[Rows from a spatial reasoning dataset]
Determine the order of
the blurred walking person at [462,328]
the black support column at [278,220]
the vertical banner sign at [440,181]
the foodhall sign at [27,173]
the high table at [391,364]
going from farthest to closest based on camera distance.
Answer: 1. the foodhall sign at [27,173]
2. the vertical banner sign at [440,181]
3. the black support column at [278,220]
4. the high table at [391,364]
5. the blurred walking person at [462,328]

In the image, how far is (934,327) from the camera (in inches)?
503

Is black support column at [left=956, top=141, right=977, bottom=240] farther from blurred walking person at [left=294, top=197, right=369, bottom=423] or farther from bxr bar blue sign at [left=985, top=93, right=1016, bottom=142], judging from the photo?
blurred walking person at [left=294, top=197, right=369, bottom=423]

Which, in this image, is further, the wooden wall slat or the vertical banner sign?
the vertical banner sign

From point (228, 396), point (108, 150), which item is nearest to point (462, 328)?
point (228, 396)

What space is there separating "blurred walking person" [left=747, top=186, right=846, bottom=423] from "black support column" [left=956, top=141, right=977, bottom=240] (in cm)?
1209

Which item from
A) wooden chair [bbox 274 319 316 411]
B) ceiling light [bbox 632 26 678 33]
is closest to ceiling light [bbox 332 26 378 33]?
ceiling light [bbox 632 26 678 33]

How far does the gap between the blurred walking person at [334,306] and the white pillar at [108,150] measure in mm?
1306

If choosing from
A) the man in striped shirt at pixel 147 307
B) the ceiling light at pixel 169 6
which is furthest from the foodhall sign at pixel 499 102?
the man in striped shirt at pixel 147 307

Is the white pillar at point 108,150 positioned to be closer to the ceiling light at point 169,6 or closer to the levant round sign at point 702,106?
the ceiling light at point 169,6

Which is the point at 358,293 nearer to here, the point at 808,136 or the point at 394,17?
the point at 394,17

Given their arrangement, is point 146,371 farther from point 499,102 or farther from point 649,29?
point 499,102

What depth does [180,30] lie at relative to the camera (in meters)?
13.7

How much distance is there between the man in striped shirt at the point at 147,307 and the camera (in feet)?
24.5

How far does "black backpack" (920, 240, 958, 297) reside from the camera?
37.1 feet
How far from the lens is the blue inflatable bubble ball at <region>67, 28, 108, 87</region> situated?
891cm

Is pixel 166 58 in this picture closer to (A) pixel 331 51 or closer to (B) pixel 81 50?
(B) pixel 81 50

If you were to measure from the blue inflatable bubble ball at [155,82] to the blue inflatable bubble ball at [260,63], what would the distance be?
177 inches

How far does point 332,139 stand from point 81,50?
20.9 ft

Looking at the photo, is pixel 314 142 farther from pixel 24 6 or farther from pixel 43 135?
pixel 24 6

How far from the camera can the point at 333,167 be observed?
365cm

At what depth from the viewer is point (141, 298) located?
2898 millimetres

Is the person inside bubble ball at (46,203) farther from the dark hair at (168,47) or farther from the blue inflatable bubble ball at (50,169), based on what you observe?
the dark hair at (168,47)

Written exercise: Extract all the material, leaving every line as it is.

Correct response:
Determine the order of
the blurred walking person at [462,328]
the black support column at [278,220]
the vertical banner sign at [440,181]
the foodhall sign at [27,173]
the high table at [391,364]
going from farthest to closest based on camera distance.
Answer: 1. the foodhall sign at [27,173]
2. the vertical banner sign at [440,181]
3. the black support column at [278,220]
4. the high table at [391,364]
5. the blurred walking person at [462,328]

In the image, how far is (934,327) from the camera (in inches)?
503

Is black support column at [left=956, top=141, right=977, bottom=240] farther from blurred walking person at [left=294, top=197, right=369, bottom=423] or farther from bxr bar blue sign at [left=985, top=93, right=1016, bottom=142], judging from the photo?
blurred walking person at [left=294, top=197, right=369, bottom=423]

Which, in this image, is further, the wooden wall slat or the vertical banner sign?
the vertical banner sign

From point (228, 396), point (108, 150), which item is nearest to point (462, 328)?
point (228, 396)

What space is there separating "blurred walking person" [left=747, top=186, right=846, bottom=423] from "black support column" [left=956, top=141, right=977, bottom=240] (in cm)?
1209

Which item from
A) wooden chair [bbox 274 319 316 411]
B) ceiling light [bbox 632 26 678 33]
is closest to ceiling light [bbox 332 26 378 33]?
ceiling light [bbox 632 26 678 33]

How far does the gap between the blurred walking person at [334,306] and the white pillar at [108,150] measure in mm?
1306

If choosing from
A) the man in striped shirt at pixel 147 307
B) the ceiling light at pixel 169 6
which is furthest from the foodhall sign at pixel 499 102?
the man in striped shirt at pixel 147 307

Is the white pillar at point 108,150 positioned to be closer to the ceiling light at point 169,6 or closer to the levant round sign at point 702,106?
the ceiling light at point 169,6

Which is the point at 358,293 nearer to here, the point at 808,136 or the point at 394,17?
the point at 394,17

Given their arrangement, is point 146,371 farther from point 499,102 or farther from point 649,29?
point 499,102

What depth does [180,30] lie at relative to the camera (in meters)?
13.7

How much distance is there between the man in striped shirt at the point at 147,307 and the camera (in feet)?
24.5

How far does "black backpack" (920, 240, 958, 297) reside from the camera?
37.1 feet
How far from the lens is the blue inflatable bubble ball at <region>67, 28, 108, 87</region> situated?
891cm

Is pixel 166 58 in this picture closer to (A) pixel 331 51 or closer to (B) pixel 81 50?
(B) pixel 81 50

If you were to measure from the blue inflatable bubble ball at [155,82] to the blue inflatable bubble ball at [260,63], what would the distance be?
177 inches

How far does point 332,139 stand from point 81,50?
20.9 ft

Looking at the photo, is pixel 314 142 farther from pixel 24 6 or farther from pixel 43 135?
pixel 24 6

How far from the camera can the point at 333,167 be observed?
365cm

At what depth from the viewer is point (141, 298) located?
2898 millimetres

Is the person inside bubble ball at (46,203) farther from the dark hair at (168,47) or farther from the blue inflatable bubble ball at (50,169), based on what you observe?
the dark hair at (168,47)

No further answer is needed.